James Kunstler -- Clusterfuck Nation
The Iowa caucus set into motion a curious self-reinforcing feedback
loop of inspiration -- that an African-American political leader could
win an important primary contest in a Wonder Bread state, and that all
Americans (especially white Americans) could "feel good" about living
in a country where such a thing is possible. This is an understandable
sentiment. Whatever else Americans have been conditioned to be lately
-- blubbery, debt-crushed, tattoo-etched, Jesus-haunted,
multiply-addicted TV zombies -- a residual kernel of fairness seems to
persist underneath all that cellulite and avarice. Catching a glimpse
of our formerly better collective selves, we seem moved to discover
that it's still there, although the element of self-congratulation gets
tiresome quickly.
In any case, it was satisfying to see Barack Obama whip Hillary
Clinton's entitled, presumptuous ass in Iowa last week, and by a very
healthy margin. All other things aside -- like, what he actually thinks
about the state of the nation -- Obama is a more reassuring figure than
the Lady Macbeth-like former first lady, with her retinue of policy
earls and thanes, and the creepy figure of her Mac-husband ever-grinning
upstage.
I could get behind Obama, if it comes to it, but these days
another feeling dogs me -- that we live in a nation where a lot more
people than just Hillary Clinton need to get their asses whipped (and
then some), and I like John Edwards a bit better in the role. On the
night of the Iowa caucuses, John Edwards made an appeal to the audience
that just seemed more reality-based to me than Obama's platitudes about
bringing people together.
Edwards seems to recognize that there are some people -- like the
health care executive he cited who retired from his job with over $100
million in the policy-holders loot -- who don't deserve to come
together with anything except a grand jury. Edwards is willing to gaze
past the kindergarten emotions of primary politics and see the
stupendous ugliness and unfairness of a land that is being sucked dry
by corporate vampires. I believe he will righteously kick their asses,
and that they need to get their asses kicked, so I'm more inclined to
support Edwards. I believe he means it, too.

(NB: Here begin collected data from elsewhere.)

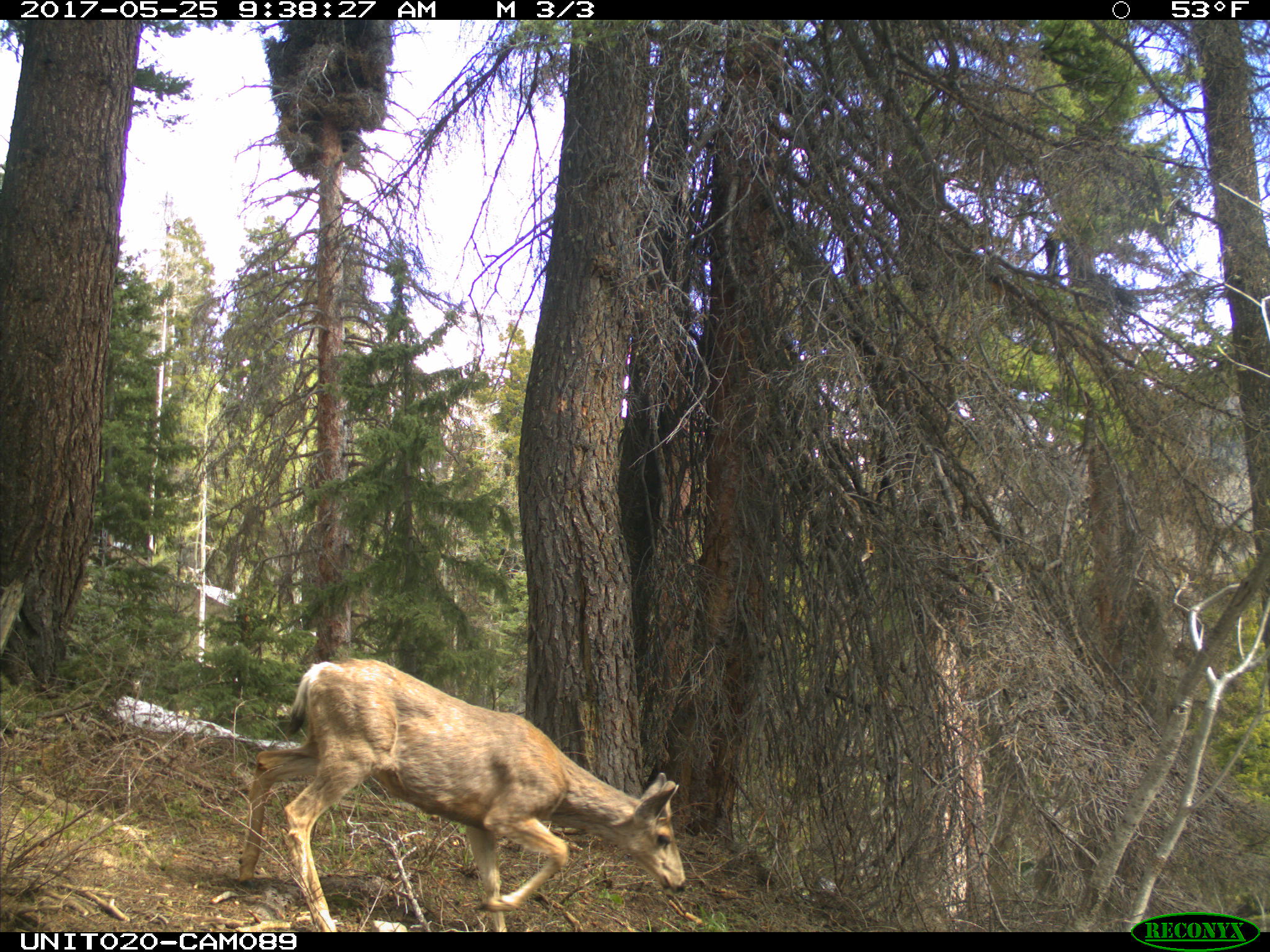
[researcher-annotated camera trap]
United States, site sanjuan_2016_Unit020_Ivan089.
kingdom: Animalia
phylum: Chordata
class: Mammalia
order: Artiodactyla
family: Cervidae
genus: Odocoileus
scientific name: Odocoileus hemionus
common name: mule deer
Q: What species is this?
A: Odocoileus hemionus (mule deer).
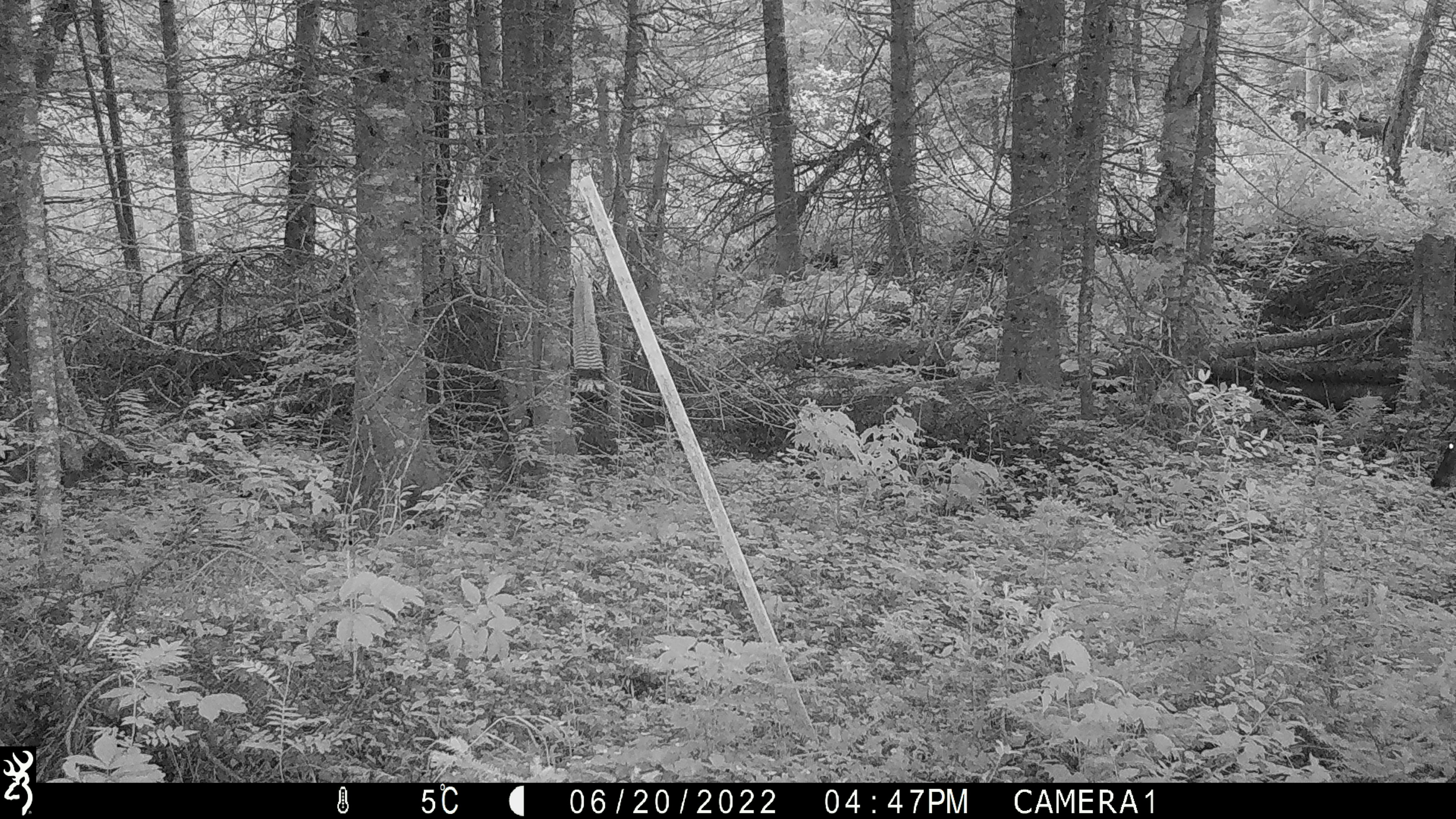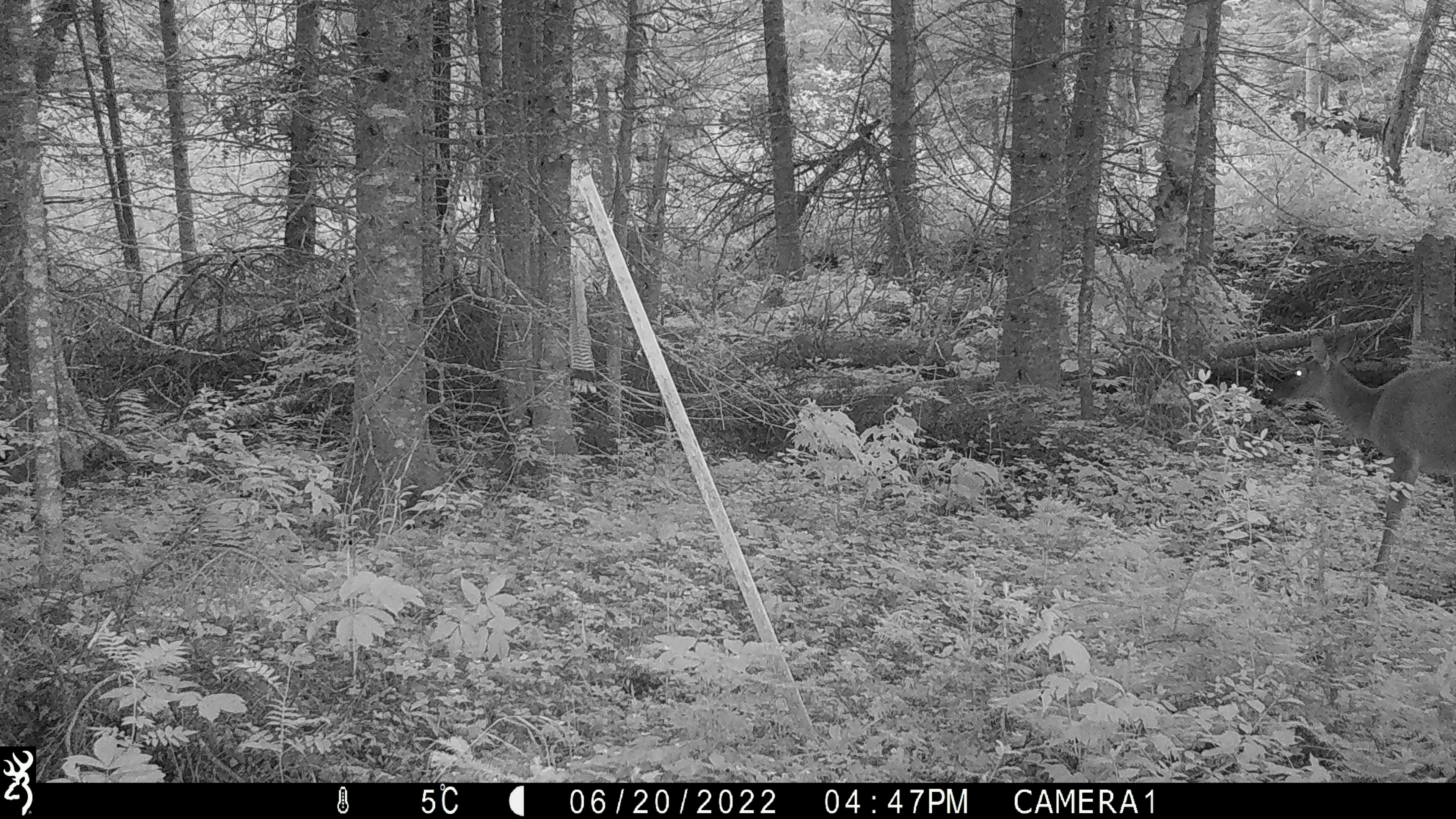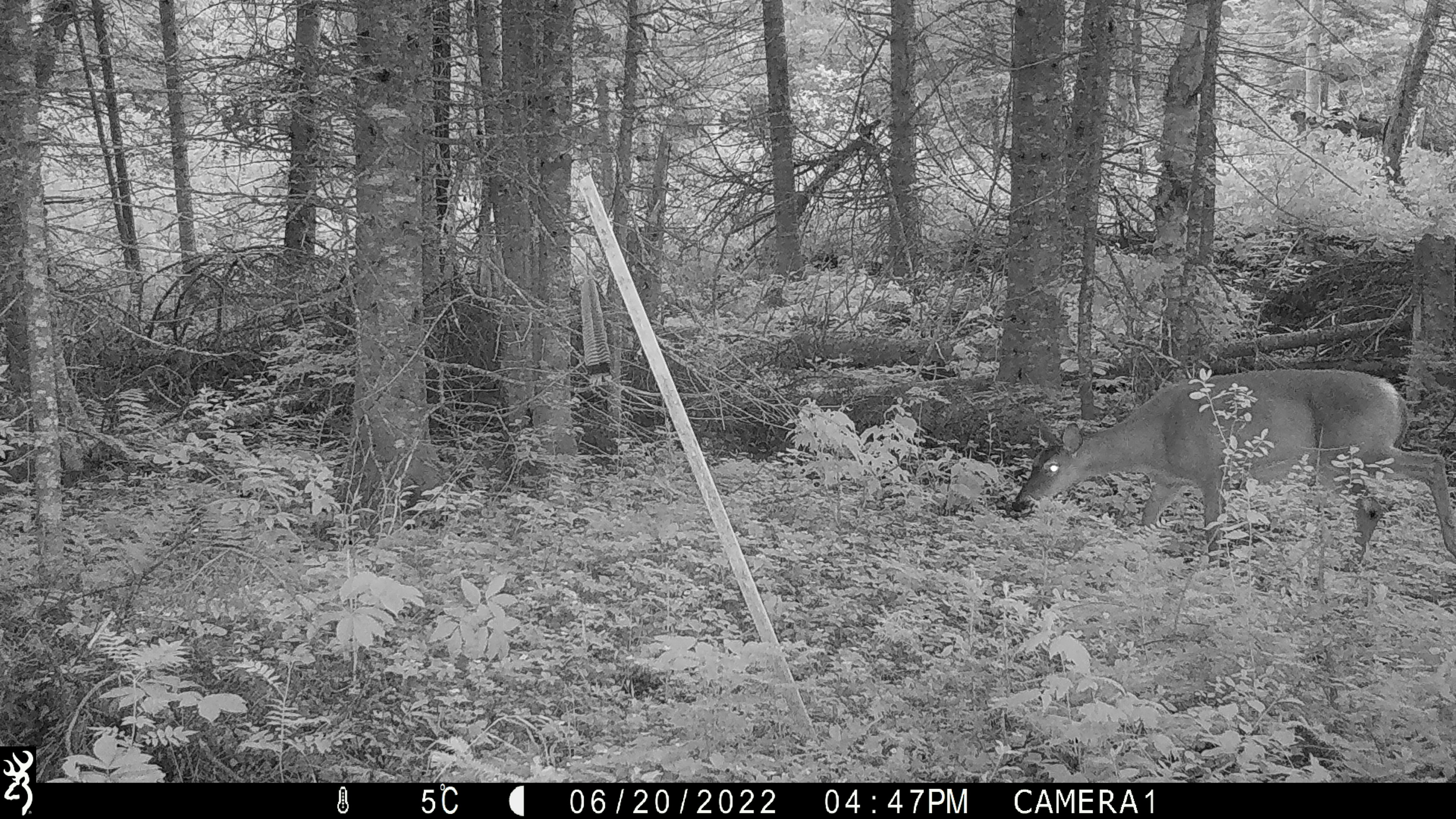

I was impressed that night by the TV commercial that followed
Obama's speech. The commercial promoted a hydrogen car that General
Motors is pretending to develop. It was very slick, of course, since GM
can get the best TV production talent money can buy. It featured a
light-skinned African-American man (not unlike Obama) playing a sort of
Mr. Science Teacher role among a flower-strewn meadow full of
schoolchildren with a modest GM sedan at the center of the picture. Mr.
Science Teacher was telling the kids how this new GM wonder car would
run without any nasty gasoline, and out of its tailpipe would come
nothing but pure clean water, and wasn't the
future-according-to-General-Motors a fabulous thing! It was all very
heartwarming, except it was complete mendacious bullshit. GM will never
produce a commercial line of hydrogen-powered cars, and America will
never set up a supporting infrastructure of hydrogen production and
retail fueling stations. And GM knows all this.
General Motors deserves to have its ass kicked for misleading the
public so shamelessly. I think Edwards is the only candidate who would
kick their ass. I'm not quite sure how he would do it, or what he would
say, but here's how I suggest he should frame the issue. "General
Motors, can you take some of the money and human capital that you
devote to misleading the public about hydrogen cars, and see if you can
apply it instead to producing some decent up-to-date rolling stock for
the US railroad system, which we have got to get up-and-running again
-- or I WILL KICK YOUR ASS." Something like that.
I can see Edwards dealing effectively with Wall Street, too. As
president he would probably find that there are some agencies all
saddled up and ready to ride, like the Securities and Exchange
Commission, and certain offices within the U.S. Department of Justice,
which could be motivated to ask some of the questions that various
boards of directors have overlooked for some years now -- such as: How come Mr. Disgraced Executive is backing up his Lincoln Navigator to
the loading dock of Acme Banking and Trust, and piling in sacks of the
shareholders' money (after presiding over $10 billion worth of losses
in acting as counter-party to an illegal trade in his company's own
engineered fraudulent securities?
So, these are some of my own dark thoughts coming out of Iowa and
heading right smack into the New Hampshire primary. I'm reasonably
confident that Hillary will stagger out of the Granite State with a
stake through her heart. I hope Edwards can stay on his feet long
enough to make make a run going into the SuperDuper gauntlet of
primaries that follows. He may even condition Obama to toughen up some
and realize that bringing people together (to be chumps and saps for
the ghouls who sell them Cheesburgers) is not the sovereign remedy for
what ails Clusterfuck Nation.
I don't much care for the moment what happens among the
Republicans. Their party is doomed. They're the Whigs of the 21st
Century, and their grandees will be remembered in the same way that we
revere William Henry Harrison and Millard Fillmore (whose birthday is
tomorrow, by the way -- NY State employees take note!). It's been fun
following the adventures of Huckabee, but only in the way that it was
fun following Elmer Fudd as a six-year-old.